# GIVEN REQUEST
Only the lines from the one containing "What is furthest" to the end of the records belong in the output; print them exactly.

# INPUT RECORDS
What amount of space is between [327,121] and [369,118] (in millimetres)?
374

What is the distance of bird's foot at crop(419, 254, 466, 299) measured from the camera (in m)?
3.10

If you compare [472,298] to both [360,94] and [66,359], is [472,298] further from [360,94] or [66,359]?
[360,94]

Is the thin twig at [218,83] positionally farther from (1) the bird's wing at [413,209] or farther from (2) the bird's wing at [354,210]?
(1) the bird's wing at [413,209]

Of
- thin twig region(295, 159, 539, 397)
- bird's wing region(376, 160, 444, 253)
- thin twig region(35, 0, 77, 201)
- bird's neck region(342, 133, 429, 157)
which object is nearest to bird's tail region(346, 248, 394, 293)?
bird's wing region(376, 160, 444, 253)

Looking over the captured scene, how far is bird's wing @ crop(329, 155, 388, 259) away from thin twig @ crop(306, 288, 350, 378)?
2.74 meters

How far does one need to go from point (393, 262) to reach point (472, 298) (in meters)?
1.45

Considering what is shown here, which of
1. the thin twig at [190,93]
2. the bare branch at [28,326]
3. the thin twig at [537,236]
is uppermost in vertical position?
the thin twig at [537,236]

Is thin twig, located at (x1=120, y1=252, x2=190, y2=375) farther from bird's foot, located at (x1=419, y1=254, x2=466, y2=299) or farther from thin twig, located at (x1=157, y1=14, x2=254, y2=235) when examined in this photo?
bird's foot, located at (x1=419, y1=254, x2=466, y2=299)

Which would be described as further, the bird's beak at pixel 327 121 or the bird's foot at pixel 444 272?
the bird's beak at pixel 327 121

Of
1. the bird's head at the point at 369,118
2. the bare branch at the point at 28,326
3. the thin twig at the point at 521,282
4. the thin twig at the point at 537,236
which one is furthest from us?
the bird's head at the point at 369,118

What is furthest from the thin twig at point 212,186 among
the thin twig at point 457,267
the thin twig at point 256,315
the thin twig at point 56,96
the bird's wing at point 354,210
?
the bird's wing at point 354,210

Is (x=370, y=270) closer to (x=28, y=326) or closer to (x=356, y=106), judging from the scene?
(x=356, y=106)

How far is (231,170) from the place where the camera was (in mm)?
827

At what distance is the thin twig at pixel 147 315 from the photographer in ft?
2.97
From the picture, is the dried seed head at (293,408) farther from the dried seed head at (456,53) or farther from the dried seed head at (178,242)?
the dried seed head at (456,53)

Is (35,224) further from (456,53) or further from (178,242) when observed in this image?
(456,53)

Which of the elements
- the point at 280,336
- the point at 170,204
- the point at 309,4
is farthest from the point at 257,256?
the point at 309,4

# TASK OUTPUT
What is furthest from the thin twig at point 212,186 among
the thin twig at point 457,267
the thin twig at point 256,315
the thin twig at point 56,96
the bird's wing at point 354,210
?
the bird's wing at point 354,210

Is (x=370, y=270) closer to (x=28, y=326) or closer to (x=356, y=106), judging from the scene?
(x=356, y=106)

How far is (231,170) from the place where the camera was (in mm)?
827

At what distance is the thin twig at pixel 147 315 from the photographer in ft?
2.97
From the picture, is the dried seed head at (293,408) farther from the dried seed head at (456,53) or farther from the dried seed head at (178,242)?
the dried seed head at (456,53)

Is (35,224) further from (456,53) or further from (178,242) when observed in this image?
(456,53)

Which of the elements
- the point at 280,336
- the point at 170,204
- the point at 309,4
is farthest from the point at 257,256?
the point at 309,4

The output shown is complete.